When Pub/Sub Is Not Enough: Thoughts on the Databricks Paper, Using Kafka as a Foil

A few months back, Databricks published a paper titled “Understanding the limitations of pubsub systems”. The core thesis is that traditional pub/sub systems suffer from fundamental architectural flaws that make them unsuitable for many real-world use cases. The authors propose “unbundling” pub/sub into an explicit durable store + a watch/notification API as a superior alternative.

The paper starts off by aptly summarising the different use cases of pub/sub systems. It later lists the limitations of using pub/sub systems in each of the use cases. In my opinion, some of the limitations are overstated, and certain implementation shortcomings by the users of pub/sub solutions are presented as architecture flaws of the system.

This article is my attempt to reconcile the paper’s critique with real-world Kafka experience. I largely agree with the diagnosis for stateful replication and cache-invalidation scenarios, but I believe the traditional pub/sub model remains the right tool for workloads of high-volume event ingestion and real-time analytics.

What the Paper Gets Right: Real Kafka Limitations

1. Partition Count Is an Exposed Implementation Detail That Bites

Kafka scales consumer groups by partitioning. The maximum parallelism of a consumer group is bounded by the number of partitions. Once you have 10,000 partitions, you can’t easily reduce them, and you’re stuck with that upper bound forever. You cannot have dynamically sharded consumers that own arbitrary key ranges independently of partition boundaries.

Kafka forces you to choose between “can’t scale past N consumers” or “pay massive overhead forever”. This is a real architectural limitation, not just an implementation detail.

2. Garbage Collection of Old Messages Can Break Correctness

Kafka will eventually delete or compact data.

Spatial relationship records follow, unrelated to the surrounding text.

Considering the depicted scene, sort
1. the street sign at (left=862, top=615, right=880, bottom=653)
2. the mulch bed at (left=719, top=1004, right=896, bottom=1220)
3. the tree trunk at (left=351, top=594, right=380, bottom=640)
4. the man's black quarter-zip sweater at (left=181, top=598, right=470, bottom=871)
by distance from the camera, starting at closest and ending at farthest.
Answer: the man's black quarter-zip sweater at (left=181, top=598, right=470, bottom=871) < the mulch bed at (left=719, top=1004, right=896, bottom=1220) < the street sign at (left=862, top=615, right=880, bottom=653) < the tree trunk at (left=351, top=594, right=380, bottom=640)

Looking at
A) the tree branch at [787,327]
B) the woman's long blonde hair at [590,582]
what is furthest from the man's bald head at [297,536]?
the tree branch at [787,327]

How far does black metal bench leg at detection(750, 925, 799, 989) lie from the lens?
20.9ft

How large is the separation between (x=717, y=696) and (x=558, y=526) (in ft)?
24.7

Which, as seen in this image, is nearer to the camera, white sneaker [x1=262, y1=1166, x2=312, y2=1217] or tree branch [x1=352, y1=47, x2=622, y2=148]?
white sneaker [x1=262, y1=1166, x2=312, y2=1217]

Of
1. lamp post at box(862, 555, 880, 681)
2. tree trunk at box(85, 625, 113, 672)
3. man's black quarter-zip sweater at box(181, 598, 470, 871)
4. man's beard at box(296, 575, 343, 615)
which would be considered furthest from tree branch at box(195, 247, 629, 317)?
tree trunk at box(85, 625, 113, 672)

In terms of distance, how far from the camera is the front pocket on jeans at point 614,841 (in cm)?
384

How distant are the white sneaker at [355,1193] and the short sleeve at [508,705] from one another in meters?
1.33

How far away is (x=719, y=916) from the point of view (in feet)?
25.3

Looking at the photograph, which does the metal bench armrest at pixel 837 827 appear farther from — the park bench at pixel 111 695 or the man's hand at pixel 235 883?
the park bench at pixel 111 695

Full-stop.

With time-based or size-based retention, messages disappear even if a consumer is down for weeks. With log compaction, only the latest value per key is kept. If your logic is stateful and requires every event (e.g. “user changed plan from Basic → Pro → Enterprise”), compaction silently drops history, and you get wrong results with no warning.

The paper correctly notes that compaction defers, but does not eliminate, message loss. There is no built-in signal when data a consumer needed has been cleaned up.

3. The Log Is Not Queryable

Kafka topics are append-only logs. We cannot run ad hoc SQL queries like “What is the current state of user 12345?” or “Give me all events for key X in the last hour” without external indexing (Kafka Streams state stores, ksqlDB, external databases, etc.).

For many stateful replication or cache-invalidation use cases, we end up bolting on RocksDB state stores or external databases anyway, which is exactly what the paper says we should do from the beginning.

4. Ordering Anomalies in Multi-Key Transactions

When replicating from a source database, Kafka can only guarantee order per partition. Cross-partition (i.e., cross-row) transactions can be reordered or applied with snapshot inconsistencies. The source database is the authority on transaction order and atomicity. The pub/sub intermediary should not introduce a new partial order.

This is a real problem for point-in-time consistent replication.

Where I Disagree: Not All Limitations Are Fundamental

Several criticisms in the paper are real pain points, but they are manageable or acceptable trade-offs rather than fatal flaws.

1. “Backlogs are indistinguishable from outages.”

The paper claims that because messages are delivered approximately in order, a huge backlog looks like silence. This is misleading. Kafka exposes end-to-end lag metrics (consumer lag = current log end offset − consumer offset) per partition with sub-second granularity. Every mature team monitors lag, sets alerts at the 1-hour or 6-hour mark, and distinguishes “slow” from “dead” easily.

The issue could be organizational if the instrumentation is not done properly. But it’s not Kafka’s fault.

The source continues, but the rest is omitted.